◆ **Document segment**

Monday, 15 December 2014

Murphy's Law

You know, perceived wisdom dictates that Scottish Labour’s election of the East Renfrewshire MP Jim Murphy as party leader is some sort of huge mistake.  That Murphy will somehow prove to be the final nail in the coffin of Scottish Labour and that this paves the way for the SNP to dominate Scottish politics.  I’m not entirely sure that this will be the case.

That’s not to say there are not bad points to Murphy.  He still occupies a position on the parties right wing, a leading member of the Progress group – the group looking to keep the Blairite flame alive within Labour.  Pro-Israel and pro-Trident,  I wouldn’t even be surprised if Murphy was a member of the British American Institute.  In his acceptance speech, he even reiterated his aims through the Blairite prism – “More entrepreneurs, not fewer. A growing middle class that more families are joining”.  I think that the voters within the Labour party have decided to put those policy positions aside.

Who Scottish Labour voted for was someone who is very much a political operator.  Someone who knows where the levers of power are and how to use them.  I’d bet that Murphy is also the sort of person that would know where the bodies are buried, so to speak.  Someone who, whatever your opinion on how Johann Lamont was treated, is a huge upgrade on both Lamont and Gray.

The SNP of course have welcomed Murphy’s win.  What is interesting is that the view from Westminster is that the SNP are somehow scared of Murphy.  I genuinely don’t think they are.  There’s not even a sense of apprehension there, which is not a good sign.  Had the SNP had a sense of apprehension at Gordon Brown’s legendary skills at talking to “Labour” people, then they would have reacted better to Brown’s single handed attempt at saving the UK and of course “The Vow”.

Had they not underestimated the enhanced standing Brown still has in parts of Scotland, maybe the referendum would not have been lost.  Judging by the reaction to Murphy’s election, this is a lesson that parts of the SNP seem unwilling to learn from.  Then again, do we expect anything less from a constituency that still refuses to acknowledge the bad policy decisions that lead to defeat, instead preferring to blame a biased media.  Oh and thick “No”voters.

◆ **Extracted entries**

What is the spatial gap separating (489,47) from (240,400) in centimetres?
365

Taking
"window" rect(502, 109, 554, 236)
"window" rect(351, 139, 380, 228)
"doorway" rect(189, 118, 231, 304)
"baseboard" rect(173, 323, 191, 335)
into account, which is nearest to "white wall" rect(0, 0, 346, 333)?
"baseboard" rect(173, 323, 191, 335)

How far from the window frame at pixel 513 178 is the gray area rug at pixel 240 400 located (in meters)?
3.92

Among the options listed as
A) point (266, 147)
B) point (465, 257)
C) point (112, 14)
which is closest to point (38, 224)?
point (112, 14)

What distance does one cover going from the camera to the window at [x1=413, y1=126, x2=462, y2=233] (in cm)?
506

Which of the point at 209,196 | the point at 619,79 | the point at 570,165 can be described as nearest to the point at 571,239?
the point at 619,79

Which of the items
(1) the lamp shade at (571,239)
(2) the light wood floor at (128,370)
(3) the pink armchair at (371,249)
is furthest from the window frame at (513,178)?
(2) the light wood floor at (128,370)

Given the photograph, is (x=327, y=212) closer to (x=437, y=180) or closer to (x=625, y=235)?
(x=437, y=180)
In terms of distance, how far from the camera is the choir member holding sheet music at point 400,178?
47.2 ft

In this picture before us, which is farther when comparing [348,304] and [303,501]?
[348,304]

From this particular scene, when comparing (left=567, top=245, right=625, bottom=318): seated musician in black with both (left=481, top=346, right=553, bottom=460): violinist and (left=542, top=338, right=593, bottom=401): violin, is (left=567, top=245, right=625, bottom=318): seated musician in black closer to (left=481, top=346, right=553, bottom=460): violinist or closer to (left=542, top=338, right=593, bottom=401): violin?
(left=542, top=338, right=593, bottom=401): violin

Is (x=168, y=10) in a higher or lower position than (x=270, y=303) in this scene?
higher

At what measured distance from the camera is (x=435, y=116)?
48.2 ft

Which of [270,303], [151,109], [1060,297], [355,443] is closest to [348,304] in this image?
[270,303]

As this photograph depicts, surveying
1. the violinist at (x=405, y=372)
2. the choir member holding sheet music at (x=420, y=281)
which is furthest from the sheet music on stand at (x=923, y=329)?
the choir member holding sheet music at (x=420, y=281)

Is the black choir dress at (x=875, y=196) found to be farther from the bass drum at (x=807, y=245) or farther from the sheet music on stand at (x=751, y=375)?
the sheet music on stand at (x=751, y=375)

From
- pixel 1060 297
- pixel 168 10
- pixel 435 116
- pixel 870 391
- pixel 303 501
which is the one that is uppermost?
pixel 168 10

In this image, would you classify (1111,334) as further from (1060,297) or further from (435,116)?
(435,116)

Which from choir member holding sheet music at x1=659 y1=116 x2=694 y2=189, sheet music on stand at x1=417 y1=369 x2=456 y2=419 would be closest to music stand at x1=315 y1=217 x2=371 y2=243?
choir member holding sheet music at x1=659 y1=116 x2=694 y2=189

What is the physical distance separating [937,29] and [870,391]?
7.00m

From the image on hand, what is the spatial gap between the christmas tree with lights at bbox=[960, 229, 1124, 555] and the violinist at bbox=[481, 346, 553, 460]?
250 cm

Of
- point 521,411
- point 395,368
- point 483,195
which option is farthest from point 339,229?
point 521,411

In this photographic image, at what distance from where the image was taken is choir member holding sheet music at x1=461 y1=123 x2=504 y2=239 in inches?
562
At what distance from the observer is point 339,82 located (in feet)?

◆ **What you have to do**
Copy the blog post about Jim Murphy from "Murphy's Law" up to and including "be the case.".

◆ **Output for this task**
Murphy's Law

You know, perceived wisdom dictates that Scottish Labour’s election of the East Renfrewshire MP Jim Murphy as party leader is some sort of huge mistake.  That Murphy will somehow prove to be the final nail in the coffin of Scottish Labour and that this paves the way for the SNP to dominate Scottish politics.  I’m not entirely sure that this will be the case.